It’s been a while I wrote a technical article in this blog. I was busy in too many things and didn’t get a chance to focus on this website. Saying that, I had a steep learning curve in Azure cloud & it’s related technologies. I’m happy that I wrote this article and got a chance to share it. Going forward I hope I can share my experiences and learnings.
Let me explain what I was trying to do with data bricks workspace. Our data bricks workspace is part of a VNET and a couple of subnets within the VNET as shown below.
Existing Network Configuration
|Description||CIDR||Total IP Address||Usage|
The problem here is that for workspace 1 and 2 only 64 IP addresses are allocated. In which 5 will be reserved for internal usage and only 57 IP spaces are allowed to use per subnet. This directly relates to the underlying clusters provisioned by the workspace which means we can only provision up to 57 nodes/clusters for that workspace.

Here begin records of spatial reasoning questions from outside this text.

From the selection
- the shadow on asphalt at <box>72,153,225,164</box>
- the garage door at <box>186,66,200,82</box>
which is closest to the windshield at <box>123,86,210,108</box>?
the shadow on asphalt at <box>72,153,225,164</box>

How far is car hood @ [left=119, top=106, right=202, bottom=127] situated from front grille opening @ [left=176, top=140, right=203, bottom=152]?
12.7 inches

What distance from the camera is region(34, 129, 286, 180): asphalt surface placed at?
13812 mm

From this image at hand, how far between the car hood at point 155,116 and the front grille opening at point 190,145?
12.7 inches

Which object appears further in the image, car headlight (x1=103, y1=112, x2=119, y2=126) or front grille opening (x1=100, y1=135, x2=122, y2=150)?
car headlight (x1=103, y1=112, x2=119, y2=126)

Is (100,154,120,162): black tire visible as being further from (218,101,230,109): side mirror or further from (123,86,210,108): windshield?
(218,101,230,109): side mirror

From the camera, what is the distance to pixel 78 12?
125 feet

Don’t ask me why this was set up to 64 initially? This was set up a while ago and let’s not step into that.
Now we are in a situation where workspace 1 is quite extensively used with large data sets and requires more nodes to process the data quickly. Since we are tied up directly to the number of IP ranges in the attached subnet, we cannot exceed more than 57 nodes. When data bricks cluster tries to scale up it will end up with an error message saying not enough IP addresses exists.

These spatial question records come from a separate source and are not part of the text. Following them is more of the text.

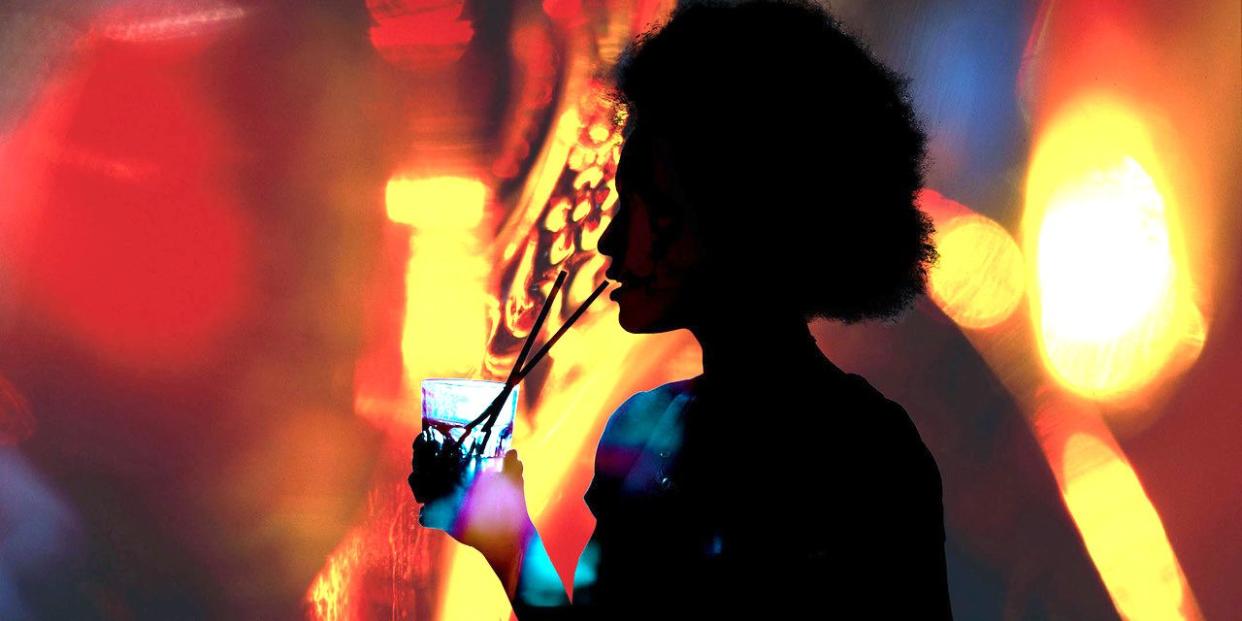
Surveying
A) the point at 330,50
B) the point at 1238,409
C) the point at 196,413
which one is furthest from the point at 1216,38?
the point at 196,413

This is where we wanted to expand the number of IP’s in private and public subnets 1. We cannot expand the subnet as the sequence range is already assigned to private and public subnet 2 for workspace 2. I was thinking to do below changes to the subnet so that we can expand subnets 1.
At the time of writing this article, based on the KB article suggests changing VNET is not possible without recreating the workspace however there are no details around changing CIDR, so I assumed I can do changes to underlying subnets. Since the subnets are part of the same VNET, it uses the same NSG and the firewall rules are not changed. Necessary access is granted to the service endpoints for all the subnets through the NSG.
I wanted to change as below. If you notice I wanted the IP range
10.1.0.x (256 IP Address space) to be solely used by workspace 1 and
10.1.1.x will be assigned to workspace 2.
|Description||CIDR||Total IP Address||Usage|
I started with workspace 2 as workspace 1 is critical, and I want to avoid taking a chance. I moved workspace 2 to the proposed IP range successfully however I ended up with another issue. Cluster started successfully, I could run queries using notebook. Listing files and folders in the mounted data lake storage works perfectly fine. When the data is read(even a small data set), it never completed, and it was running forever. Upon investigating further I don’t see any errors in the cluster logs however I could see the below warning continuously written to the logs.
WARN TaskSchedulerImpl: Initial job has not accepted any resources; check your cluster UI to ensure that workers are registered and have sufficient resources
I saw this warning before when the slave is not ready to accept the jobs. This led me to the assumption that for some reason the control plane is unable to communicate to the data plane. I suspected that the NSG created internally by Microsoft in the managed resource group might be the problem. To validate this further, I picked up one of the slave node and tried pinging it from the notebook (which gets initiates from the master node), below is the query to ping slave node from master node through notebook. As expected, there isn’t any connectivity to the slave nodes. This proves that the control plane is unable to communicate to the data plane.
%sh ping -c 5 10.1.1.33
I rolled back the subnet changes to workspace 2. After this, I could read the data correctly from data lake using data bricks notebook.
This is where, I thought, might be changing CIDR for the underlying subnet is not supported, and probably I have to recreate the workspace.
I raised a case with Microsoft support to get to know whether this is possible. Simultaneously, I have also tested extending CIDR for workspace 1 within the same IP range instead of spilling to the next range. For instance, I completed the proposed changes, as expected, workspace 2 is unable to read data from data lake. However, workspace 1 is working fine and could read the data. The only difference in workspace 1 is that it remains in the same IP range, say,
10.1.0.x whereas workspace 2 is moved from
Meanwhile, I got a response from the support saying that this isn’t possible as the CIDR details is stored within the data plane at the time when workspace is provisioned. A change to underlying subnet CIDR will not update the network configuration data within the data plane and that’s causing the control plane unable to communicate to the data plane. Now everything makes sense to me, the solution given by Microsoft is to recreate a new workspace and migrate everything to the new workspace.
The solution seems to be simple however it’s a hard one for us as the workspace is customized a lot including the configurations, permissions and settings. This is going to take a while for us to migrate to the new workspace.
I have also raised with the support that I could extend the CIDR within the same IP range and that was working fine. Since this is working, I wanted to know is there any other issue we might expect or this is not an expected scenario at all.
To summarize, VNET and Subnet changes are not possible once the data bricks workspace is provisioned as the CIDR details are stored in the data plane, and it won’t get updated when underlying subnet CIDR is changed. The correct way of doing the change is to recreate another workspace and migrate everything to the new workspace.